Task objective — Rewrite the items below from the first one through the line containing "Música De Rodinha", inclusive, swapping "Extended Mix" for "Radio Edit" and changing nothing else.

Data extract —
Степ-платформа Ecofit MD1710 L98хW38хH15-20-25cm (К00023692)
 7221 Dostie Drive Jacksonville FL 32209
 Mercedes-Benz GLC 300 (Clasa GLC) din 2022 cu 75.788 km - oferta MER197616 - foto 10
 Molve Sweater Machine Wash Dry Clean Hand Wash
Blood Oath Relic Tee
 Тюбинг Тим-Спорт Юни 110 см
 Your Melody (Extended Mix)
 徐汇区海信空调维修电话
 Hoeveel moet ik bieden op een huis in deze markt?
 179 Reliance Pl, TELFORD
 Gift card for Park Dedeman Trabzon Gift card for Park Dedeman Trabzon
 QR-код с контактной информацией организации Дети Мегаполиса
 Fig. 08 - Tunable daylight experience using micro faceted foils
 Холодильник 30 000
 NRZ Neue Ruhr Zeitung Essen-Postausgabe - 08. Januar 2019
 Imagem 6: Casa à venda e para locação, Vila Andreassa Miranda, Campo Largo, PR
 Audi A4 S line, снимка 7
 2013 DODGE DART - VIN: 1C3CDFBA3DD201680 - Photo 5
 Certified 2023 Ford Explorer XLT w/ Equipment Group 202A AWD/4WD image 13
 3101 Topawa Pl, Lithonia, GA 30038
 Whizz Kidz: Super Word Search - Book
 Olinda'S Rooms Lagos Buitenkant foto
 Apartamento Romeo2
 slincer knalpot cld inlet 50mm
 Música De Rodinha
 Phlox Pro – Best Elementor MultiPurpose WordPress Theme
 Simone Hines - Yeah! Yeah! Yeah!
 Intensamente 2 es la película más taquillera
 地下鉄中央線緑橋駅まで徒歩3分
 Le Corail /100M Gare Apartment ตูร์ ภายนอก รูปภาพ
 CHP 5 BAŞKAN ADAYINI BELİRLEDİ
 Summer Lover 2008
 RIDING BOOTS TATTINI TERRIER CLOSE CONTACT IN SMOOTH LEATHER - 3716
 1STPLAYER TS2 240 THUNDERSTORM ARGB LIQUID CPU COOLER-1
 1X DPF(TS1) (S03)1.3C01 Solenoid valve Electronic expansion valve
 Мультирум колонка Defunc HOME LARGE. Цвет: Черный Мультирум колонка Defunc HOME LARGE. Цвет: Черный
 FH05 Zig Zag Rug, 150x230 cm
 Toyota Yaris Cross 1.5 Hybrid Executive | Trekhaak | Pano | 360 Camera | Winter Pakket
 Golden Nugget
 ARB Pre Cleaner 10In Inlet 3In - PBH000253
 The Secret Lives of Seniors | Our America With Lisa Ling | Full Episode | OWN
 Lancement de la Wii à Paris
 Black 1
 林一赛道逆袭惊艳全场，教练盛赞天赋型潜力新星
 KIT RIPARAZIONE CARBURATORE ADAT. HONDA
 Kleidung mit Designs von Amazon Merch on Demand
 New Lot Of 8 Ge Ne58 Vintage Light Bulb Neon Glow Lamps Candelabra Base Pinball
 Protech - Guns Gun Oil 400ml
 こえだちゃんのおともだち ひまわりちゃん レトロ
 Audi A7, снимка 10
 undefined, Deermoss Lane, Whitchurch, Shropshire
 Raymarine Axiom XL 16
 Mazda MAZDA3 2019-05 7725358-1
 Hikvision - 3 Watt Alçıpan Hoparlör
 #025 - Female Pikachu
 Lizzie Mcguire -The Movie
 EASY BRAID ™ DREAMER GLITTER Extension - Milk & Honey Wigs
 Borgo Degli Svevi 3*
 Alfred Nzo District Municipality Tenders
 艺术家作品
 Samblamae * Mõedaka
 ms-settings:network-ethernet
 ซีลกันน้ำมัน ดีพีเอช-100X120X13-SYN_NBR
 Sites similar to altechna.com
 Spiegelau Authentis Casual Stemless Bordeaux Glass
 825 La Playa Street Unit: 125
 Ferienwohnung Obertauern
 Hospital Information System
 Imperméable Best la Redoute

Result —
Степ-платформа Ecofit MD1710 L98хW38хH15-20-25cm (К00023692)
 7221 Dostie Drive Jacksonville FL 32209
 Mercedes-Benz GLC 300 (Clasa GLC) din 2022 cu 75.788 km - oferta MER197616 - foto 10
 Molve Sweater Machine Wash Dry Clean Hand Wash
Blood Oath Relic Tee
 Тюбинг Тим-Спорт Юни 110 см
 Your Melody (Radio Edit)
 徐汇区海信空调维修电话
 Hoeveel moet ik bieden op een huis in deze markt?
 179 Reliance Pl, TELFORD
 Gift card for Park Dedeman Trabzon Gift card for Park Dedeman Trabzon
 QR-код с контактной информацией организации Дети Мегаполиса
 Fig. 08 - Tunable daylight experience using micro faceted foils
 Холодильник 30 000
 NRZ Neue Ruhr Zeitung Essen-Postausgabe - 08. Januar 2019
 Imagem 6: Casa à venda e para locação, Vila Andreassa Miranda, Campo Largo, PR
 Audi A4 S line, снимка 7
 2013 DODGE DART - VIN: 1C3CDFBA3DD201680 - Photo 5
 Certified 2023 Ford Explorer XLT w/ Equipment Group 202A AWD/4WD image 13
 3101 Topawa Pl, Lithonia, GA 30038
 Whizz Kidz: Super Word Search - Book
 Olinda'S Rooms Lagos Buitenkant foto
 Apartamento Romeo2
 slincer knalpot cld inlet 50mm
 Música De Rodinha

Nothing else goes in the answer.